• **To do**
Render every line of the records below as a JSON list of strings, one string per line, with blank lines skipped and the pictures left out.
## START
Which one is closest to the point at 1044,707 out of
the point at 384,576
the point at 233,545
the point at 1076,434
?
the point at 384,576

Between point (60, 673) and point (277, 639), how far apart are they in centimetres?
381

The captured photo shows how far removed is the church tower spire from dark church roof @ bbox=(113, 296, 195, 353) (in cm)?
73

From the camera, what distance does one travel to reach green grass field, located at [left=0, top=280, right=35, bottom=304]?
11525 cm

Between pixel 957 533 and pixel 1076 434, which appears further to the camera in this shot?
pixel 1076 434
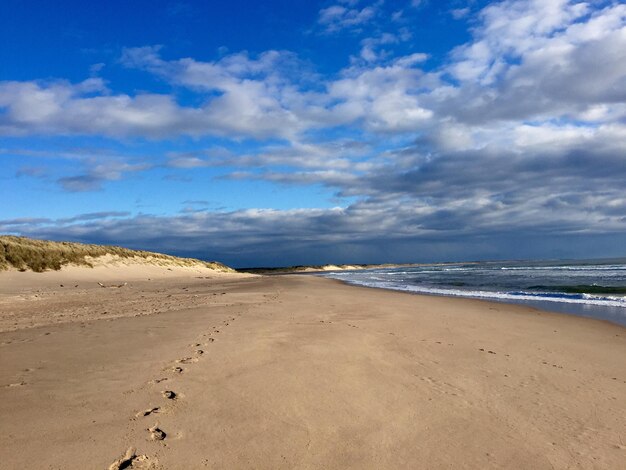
## END
• **The solution**
[
  "Which one is closest to the point at 1044,707 out of",
  "the point at 384,576",
  "the point at 233,545",
  "the point at 1076,434",
  "?",
  "the point at 384,576",
  "Between point (60, 673) and point (277, 639), how far apart are they in centimetres?",
  "381",
  "The captured photo shows how far removed is the church tower spire from dark church roof @ bbox=(113, 296, 195, 353) (in cm)?",
  "73",
  "From the camera, what distance does one travel to reach green grass field, located at [left=0, top=280, right=35, bottom=304]?",
  "11525 cm",
  "Between pixel 957 533 and pixel 1076 434, which appears further to the camera in this shot?",
  "pixel 1076 434"
]